Task description = List each line of the data below that contains the string "bbox".

[Stored records]
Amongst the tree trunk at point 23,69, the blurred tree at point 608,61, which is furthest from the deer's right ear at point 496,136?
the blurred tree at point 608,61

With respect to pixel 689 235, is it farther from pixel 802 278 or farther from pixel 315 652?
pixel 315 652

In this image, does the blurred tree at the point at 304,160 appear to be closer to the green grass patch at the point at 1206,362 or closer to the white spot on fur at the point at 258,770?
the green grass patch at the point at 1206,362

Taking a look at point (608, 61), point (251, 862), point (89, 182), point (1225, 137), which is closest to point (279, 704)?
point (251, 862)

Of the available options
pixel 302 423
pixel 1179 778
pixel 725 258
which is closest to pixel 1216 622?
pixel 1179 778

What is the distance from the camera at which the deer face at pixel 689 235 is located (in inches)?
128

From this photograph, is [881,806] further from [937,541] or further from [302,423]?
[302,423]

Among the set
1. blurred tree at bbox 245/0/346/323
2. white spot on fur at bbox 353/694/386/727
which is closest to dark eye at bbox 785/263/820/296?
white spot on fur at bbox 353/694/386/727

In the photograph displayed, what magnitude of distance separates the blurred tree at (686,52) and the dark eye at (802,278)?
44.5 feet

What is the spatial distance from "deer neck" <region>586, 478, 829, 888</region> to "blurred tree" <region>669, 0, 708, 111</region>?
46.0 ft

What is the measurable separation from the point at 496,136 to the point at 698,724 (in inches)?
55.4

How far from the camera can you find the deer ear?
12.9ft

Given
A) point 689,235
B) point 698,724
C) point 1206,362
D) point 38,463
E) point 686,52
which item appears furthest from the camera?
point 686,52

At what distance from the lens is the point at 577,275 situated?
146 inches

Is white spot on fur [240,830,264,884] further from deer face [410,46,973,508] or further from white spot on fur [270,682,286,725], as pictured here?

Output below =
1. blurred tree at bbox 245/0/346/323
2. white spot on fur at bbox 353/694/386/727
which is closest to dark eye at bbox 785/263/820/296?
white spot on fur at bbox 353/694/386/727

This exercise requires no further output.